Problem to solve: What you return should be the line containing "The researchers measured" and each line after it to the end of the records, copied exactly.

___

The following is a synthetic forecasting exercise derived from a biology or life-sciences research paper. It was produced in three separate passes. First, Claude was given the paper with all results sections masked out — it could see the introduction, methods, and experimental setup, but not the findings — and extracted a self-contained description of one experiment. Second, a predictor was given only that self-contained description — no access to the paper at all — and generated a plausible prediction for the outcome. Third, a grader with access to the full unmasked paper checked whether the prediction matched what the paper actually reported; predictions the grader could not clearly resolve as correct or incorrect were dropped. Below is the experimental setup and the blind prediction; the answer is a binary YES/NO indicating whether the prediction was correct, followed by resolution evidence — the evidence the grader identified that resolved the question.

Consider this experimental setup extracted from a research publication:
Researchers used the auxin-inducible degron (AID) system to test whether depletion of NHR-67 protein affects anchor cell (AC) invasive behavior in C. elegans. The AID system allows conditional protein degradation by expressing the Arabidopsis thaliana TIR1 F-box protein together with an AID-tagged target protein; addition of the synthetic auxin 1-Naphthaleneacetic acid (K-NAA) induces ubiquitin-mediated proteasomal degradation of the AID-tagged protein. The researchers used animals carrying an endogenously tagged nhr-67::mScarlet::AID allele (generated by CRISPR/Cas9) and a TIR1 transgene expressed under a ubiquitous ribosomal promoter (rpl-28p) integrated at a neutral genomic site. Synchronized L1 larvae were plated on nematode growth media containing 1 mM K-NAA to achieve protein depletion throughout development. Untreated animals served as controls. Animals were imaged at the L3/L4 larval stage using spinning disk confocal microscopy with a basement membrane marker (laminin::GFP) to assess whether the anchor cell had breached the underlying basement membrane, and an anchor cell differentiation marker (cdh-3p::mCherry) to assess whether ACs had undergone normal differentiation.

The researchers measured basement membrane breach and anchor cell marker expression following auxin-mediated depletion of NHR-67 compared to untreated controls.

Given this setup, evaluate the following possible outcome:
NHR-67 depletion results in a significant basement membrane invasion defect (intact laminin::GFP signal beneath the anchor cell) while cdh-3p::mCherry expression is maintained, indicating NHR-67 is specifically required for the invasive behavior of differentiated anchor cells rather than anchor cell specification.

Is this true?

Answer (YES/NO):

___

Your response:
The researchers measured basement membrane breach and anchor cell marker expression following auxin-mediated depletion of NHR-67 compared to untreated controls.

Given this setup, evaluate the following possible outcome:
NHR-67 depletion results in a significant basement membrane invasion defect (intact laminin::GFP signal beneath the anchor cell) while cdh-3p::mCherry expression is maintained, indicating NHR-67 is specifically required for the invasive behavior of differentiated anchor cells rather than anchor cell specification.

Is this true?

Answer (YES/NO):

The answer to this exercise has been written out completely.